In a twist of fate, Dr. Jennifer Richardson, associate professor of gender/women’s studies at Western Michigan University, picked both the best and worst possible date for a lecture. Her talk, “Beyoncé in Formation: Activism or Exploitation?” was scheduled for April 25 in Ida Noyes, just two days after Beyoncé unexpectedly released her cinematic tour de force, Lemonade, on HBO and Tidal.
So, when Richardson took to the lectern before a small crowd gathered at the Cloister Club, the first thing she asked was: “Has everybody recovered from Lemonade?”
Laughter.
“No? That’s the right answer.”
After all, as Richardson noted, Lemonade is a lot to parse. There’s marital strife, religious invocations, spoken word art, and the same potent, unabashed affirmations of blackness that coursed through “Formation.” Even the mothers of Trayvon Martin, Michael Brown, and Eric Garner make an appearance, faces set like granite sentries and clutching portraits of their slain sons. Two hours of lecture, Q&A, and small round-table discussions only barely managed to scratch the visual album’s surface.
In some ways, Lemonade has convoluted rather than clarified the Beyoncé enigma, offering plenty for Richardson to dissect. Why release “Formation” in February, a full two and a half months before the rest of the album? If the Super Bowl was a factor, how much of her decision was influenced by activism, and how much by commoditization?
In her talk, co-sponsored by the Office of Multicultural Student Affairs (OMSA) and the Center for the Study of Race, Politics, and Culture (CSRPC), Richardson speculated that Beyoncé’s seemingly sudden “evolution” from pop artist to political clarion call may have to do with intra-industry pressures.
“Beyoncé whitened herself in an attempt to be ‘palatable’ by a culture that needed her to be that [way], and she’s aware of that: she critiques that in ‘Pretty Hurts,’ she critiques that in Lemonade,” Richardson said. “So now she’s that like, ‘Fooled you; I got here!’—now she can be ‘blackity-black.’ But she had to do that first, because there’s no way she could jump right on the screen and be that way.”
Though the lecture was billed as an analysis of Beyoncé through the lens of “Formation,” Richardson made little mention of the single, instead zeroing in on Lemonade. She apologized for her stream-of-consciousness discourse; she’d had to rush to gather her thoughts. If anything, however, this portion of Richardson’s lecture was her most compelling, setting notes, slides, and abstractions aside for a moment to probe the symbology of the visual album and acknowledge its emotional wallop.

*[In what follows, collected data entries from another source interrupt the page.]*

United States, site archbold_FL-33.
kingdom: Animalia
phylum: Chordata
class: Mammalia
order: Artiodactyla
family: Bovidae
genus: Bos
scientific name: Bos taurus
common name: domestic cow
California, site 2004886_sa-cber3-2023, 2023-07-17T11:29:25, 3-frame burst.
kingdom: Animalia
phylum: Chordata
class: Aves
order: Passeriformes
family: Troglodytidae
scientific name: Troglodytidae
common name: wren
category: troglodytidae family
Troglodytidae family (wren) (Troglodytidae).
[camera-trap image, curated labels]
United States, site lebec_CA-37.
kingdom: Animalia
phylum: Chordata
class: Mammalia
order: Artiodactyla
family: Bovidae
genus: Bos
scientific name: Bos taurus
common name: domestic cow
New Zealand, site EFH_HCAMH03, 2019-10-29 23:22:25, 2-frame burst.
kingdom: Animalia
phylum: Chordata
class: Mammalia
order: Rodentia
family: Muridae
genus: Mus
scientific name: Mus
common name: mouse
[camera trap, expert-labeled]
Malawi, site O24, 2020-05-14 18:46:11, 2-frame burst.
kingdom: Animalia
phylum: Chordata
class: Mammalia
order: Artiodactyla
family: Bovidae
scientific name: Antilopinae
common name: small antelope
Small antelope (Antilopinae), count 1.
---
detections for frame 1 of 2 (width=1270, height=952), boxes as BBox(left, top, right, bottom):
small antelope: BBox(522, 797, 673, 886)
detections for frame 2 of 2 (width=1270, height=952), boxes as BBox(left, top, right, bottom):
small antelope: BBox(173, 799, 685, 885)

“All of this is so real and honest and human—so black and so femme. It’s wonderful to see something that represents aspects of my life in ways I never thought possible,” Richardson said.
That being said, she admitted she was still trying to “swallow this lemonade,” especially the idealism of Beyoncé’s forgiveness and calls to “get in formation.”
“From here, I don’t know, exactly, what the analysis is—of healing, of black men and boys murdered, of black women’s common experiences,” she said. “[It says,] ‘We were oppressed, but now we’re powerful, we can come together and do all these things.’ But then we have to spin gold out of all this hurt and nothingness, and make lemonade from these lemons?…Things are still sticky.”
Of course, given how famously mum Beyoncé tends to be, she probably won’t come out and clarify her position on Lemonade any time soon; her recent Elle interview was characteristically tight-lipped, with about as much emphasis on her new clothing line as on “Formation.”
Richardson isn’t holding her breath, either. “I think we’re seeing Beyoncé as an evolution. Whether she’s branding, marketing, or whether it’s authentic, there has been this evolution. And we’ll never get an answer to that unless we ask Beyoncé.”